Before last fall, medical reports of babies born with brain damage and unusually small heads - a condition known as microcephaly - were so uncommon in Brazil that only about 150 cases were registered each year in the entire country. Now Brazilian officials are investigating thousands of them, and they contend that the mosquito-borne Zika virus is the cause.

Virus specialists are racing to understand the connection, if any, between Zika and the rash of microcephaly cases in Brazil, an undertaking that international officials warn could take six months or more.
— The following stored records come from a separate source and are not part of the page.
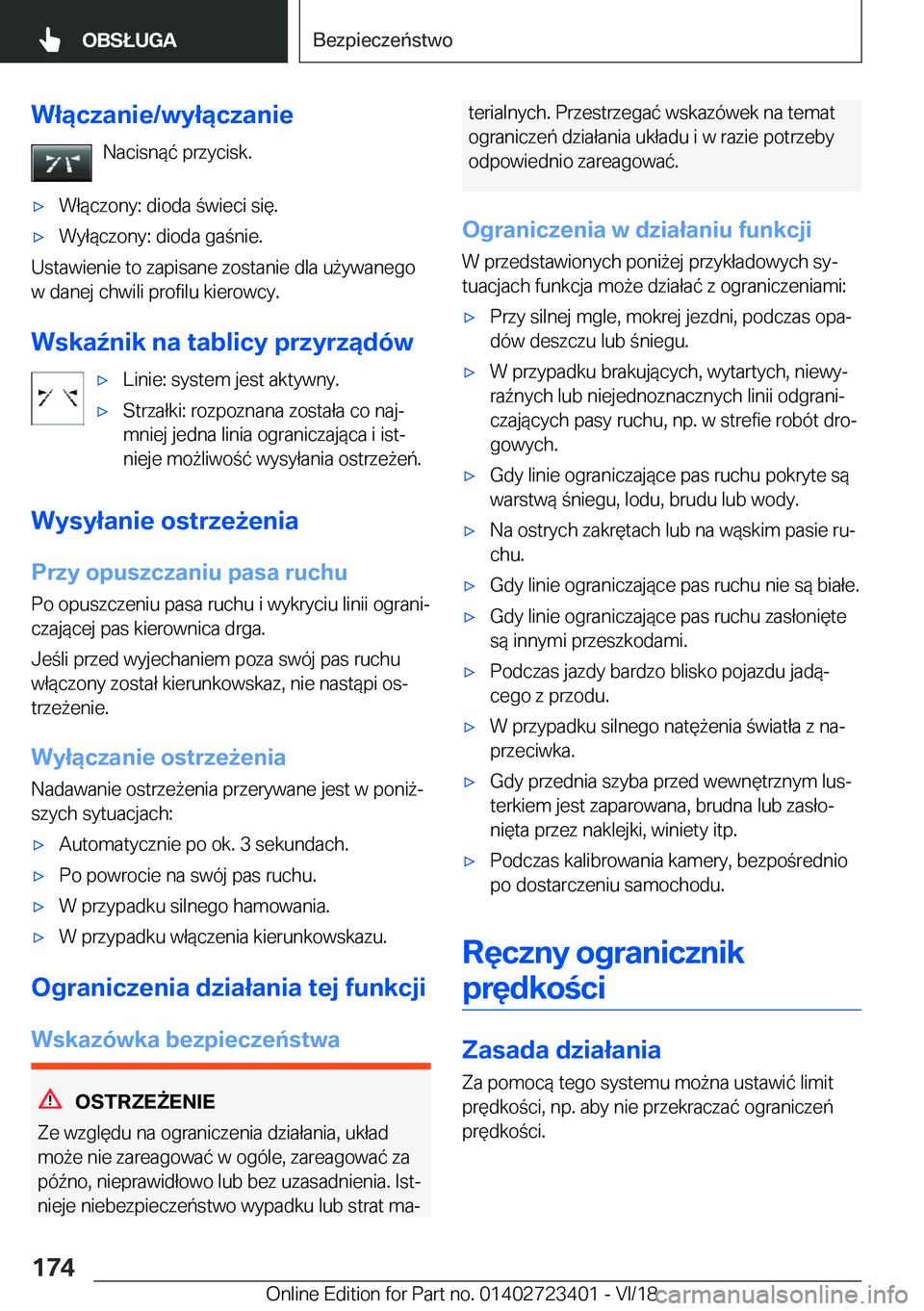 OBSŁUGA

Bezpieczeństwo

Włączanie/wyłączanie

Nacisnąć przycisk.

▷ Włączony: dioda świeci się.

▷ Wyłączony: dioda gaśnie.

Ustawienie to zapisane zostanie dla używanego w danej chwili profilu kierowcy.

Wskaźnik na tablicy przyrządów

▷ Linie: system jest aktywny.

▷ Strzałki: rozpoznana została co najmniej jedna linia ograniczająca i istnieje możliwość wysyłania ostrzeżeń.

Wysyłanie ostrzeżenia

Przy opuszczaniu pasa ruchu

Po opuszczeniu pasa ruchu i wykryciu linii ograniczającej pas kierownica drga.

Jeśli przed wyjechaniem poza swój pas ruchu włączony został kierunkowskaz, nie nastąpi ostrzeżenie.

Wyłączanie ostrzeżenia

Nadawanie ostrzeżenia przerywane jest w poniższych sytuacjach:

▷ Automatycznie po ok. 3 sekundach.

▷ Po powrocie na swój pas ruchu.

▷ W przypadku silnego hamowania.

▷ W przypadku włączenia kierunkowskazu.

Ograniczenia działania tej funkcji

Wskazówka bezpieczeństwa

OSTRZEŻENIE

Ze względu na ograniczenia działania, układ może nie zareagować w ogóle, zareagować za późno, nieprawidłowo lub bez uzasadnienia. Istnieje niebezpieczeństwo wypadku lub strat materialnych. Przestrzegać wskazówek na temat ograniczeń działania układu i w razie potrzeby odpowiednio zareagować.

Ograniczenia w działaniu funkcji

W przedstawionych poniżej przykładowych sytuacjach funkcja może działać z ograniczeniami:

▷ Przy silnej mgle, mokrej jezdni, podczas opadów deszczu lub śniegu.

▷ W przypadku brakujących, wytartych, niewyraźnych lub niejednoznacznych linii odgraniczających pasy ruchu, np. w strefie robót drogowych.

▷ Gdy linie ograniczające pas ruchu pokryte są warstwą śniegu, lodu, brudu lub wody.

▷ Na ostrych zakrętach lub na wąskim pasie ruchu.

▷ Gdy linie ograniczające pas ruchu nie są białe.

▷ Gdy linie ograniczające pas ruchu zasłonięte są innymi przeszkodami.

▷ Podczas jazdy bardzo blisko pojazdu jadącego z przodu.

▷ W przypadku silnego natężenia światła z naprzeciwka.

▷ Gdy przednia szyba przed wewnętrznym lusterkiem jest zaparowana, brudna lub zasłonięta przez naklejki, winiety itp.

▷ Podczas kalibrowania kamery, bezpośrednio po dostarczeniu samochodu.

Ręczny ogranicznik prędkości

Zasada działania

Za pomocą tego systemu można ustawić limit prędkości, np. aby nie przekraczać ograniczeń prędkości.

174

Online Edition for Part no. 01402723401 - VI/18 carmanualsonline.info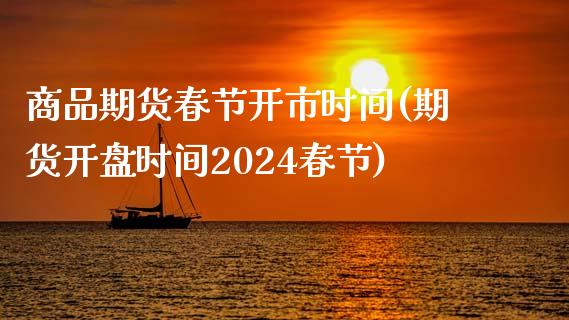 商品期货春节开市时间(期货开盘时间2024春节)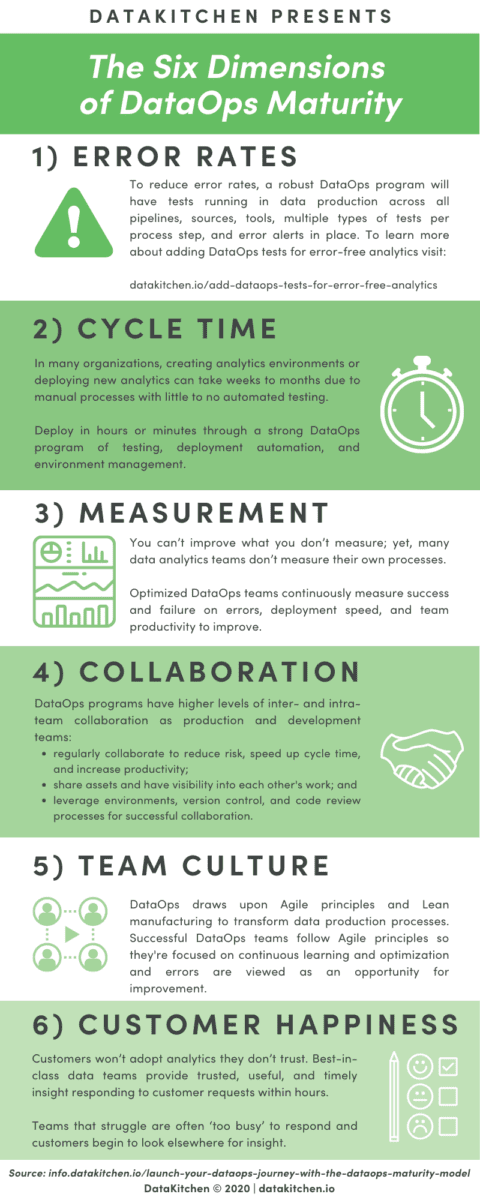 DATAKITCHEN PRESENTS

The Six Dimensions of DataOps Maturity

1) ERROR RATES

To reduce error rates, a robust DataOps program will have tests running in data production across all pipelines, sources, tools, multiple types of tests per process step, and error alerts in place. To learn more about adding DataOps tests for error-free analytics visit:

datakitchen.io/add-dataops-tests-for-error-free-analytics

2) CYCLE TIME

In many organizations, creating analytics environments or deploying new analytics can take weeks to months due to manual processes with little to no automated testing.

Deploy in hours or minutes through a strong DataOps program of testing, deployment automation, and environment management.

3) MEASUREMENT

You can't improve what you don't measure; yet, many data analytics teams don't measure their own processes.

Optimized DataOps teams continuously measure success and failure on errors, deployment speed, and team productivity to improve.

4) COLLABORATION

DataOps programs have higher levels of inter- and intra-team collaboration as production and development teams:
• regularly collaborate to reduce risk, speed up cycle time, and increase productivity;
• share assets and have visibility into each other's work; and
• leverage environments, version control, and code review processes for successful collaboration.

5) TEAM CULTURE

DataOps draws upon Agile principles and Lean manufacturing to transform data production processes. Successful DataOps teams follow Agile principles so they're focused on continuous learning and optimization and errors are viewed as an opportunity for improvement.

6) CUSTOMER HAPPINESS

Customers won't adopt analytics they don't trust. Best-in-class data teams provide trusted, useful, and timely insight responding to customer requests within hours.

Teams that struggle are often 'too busy' to respond and customers begin to look elsewhere for insight.

Source: info.datakitchen.io/launch-your-dataops-journey-with-the-dataops-maturity-model
DataKitchen © 2020 | datakitchen.io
But whatever the cause, "There is no doubt that Brazil is experiencing a significant increase in microcephaly," said an official for Brazil's health ministry who was not authorised to speak publicly. "We wouldn't have declared this situation a health emergency if this increase had not been detected."
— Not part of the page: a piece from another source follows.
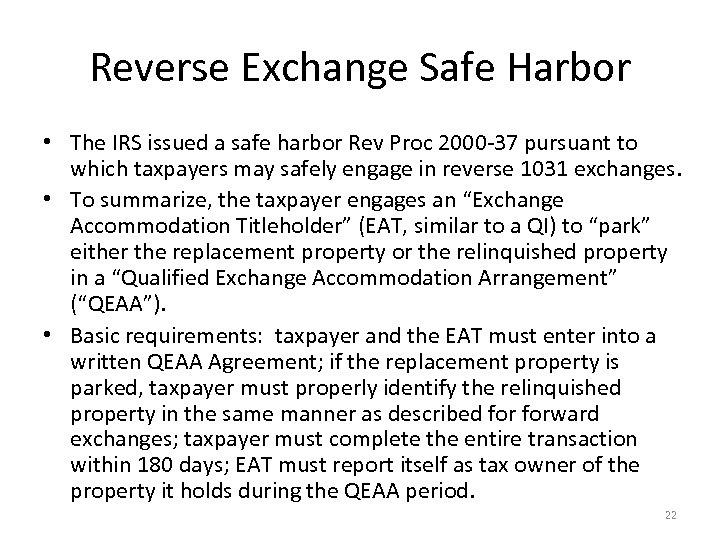 Reverse Exchange Safe Harbor

• The IRS issued a safe harbor Rev Proc 2000-37 pursuant to which taxpayers may safely engage in reverse 1031 exchanges.

• To summarize, the taxpayer engages an “Exchange Accommodation Titleholder” (EAT, similar to a QI) to “park” either the replacement property or the relinquished property in a “Qualified Exchange Accommodation Arrangement” (“QEAA”).

• Basic requirements: taxpayer and the EAT must enter into a written QEAA Agreement; if the replacement property is parked, taxpayer must properly identify the relinquished property in the same manner as described for forward exchanges; taxpayer must complete the entire transaction within 180 days; EAT must report itself as tax owner of the property it holds during the QEAA period.

22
The Zika epidemic has spread much faster than science's understanding of it. Researchers here believe that the virus made the leap from Polynesia to Brazil during the 2014 World Cup soccer tournament. Since then, as many as 1.5 million people in Brazil are believed to have been infected.

The most common symptoms are relatively mild, like fever and joint pain, and most people with the virus feel no ill effects at all. But as Zika continued to spread across Brazil, particularly here in the northeast, doctors began to encounter a steady stream of women cradling babies with unusually small heads.

"I saw this dramatic increase in cases with my own eyes," said Vanessa Van Der Linden, a neurologist in Recife who was among the first doctors to detect an increase in microcephaly cases last year.

She said she was shocked when the babies began appearing at the public hospital where she works, the Hospital Barão de Lucena, and at her private practice. Altogether, she has examined about 60 cases in the last six months, she said - 10 times the rate of cases she came across in previous years.

She began suspecting a new cause for the microcephaly after testing the mothers for other possible factors, like toxoplasmosis, HIV and rubella. None of the tests showed that these ailments could have been responsible, prompting researchers to examine the link to Zika.

"This is an emergency because the situation is unprecedented," Van Der Linden said.

Many of the mothers were already overwhelmed by poverty. Now they are grappling with an incurable condition that can involve seizures, impaired cognitive development, delayed motor functions, problems with speech and dwarfism. "Some of the mothers hope the microcephaly is something that will pass, and just have an empty gaze when I tell them it will not," said . Rocha, 67, a pediatrician. "Others simply start to cry when the reality sets in."

The full extent of the crisis is still far from clear. Reporting microcephaly became mandatory across the country only in the last few months, after officials documented the jump in cases here in the northeast. Brazilian officials said this week that reported cases of microcephaly had now climbed to 4,180 since October, a 7 per cent increase from the previous tally last week.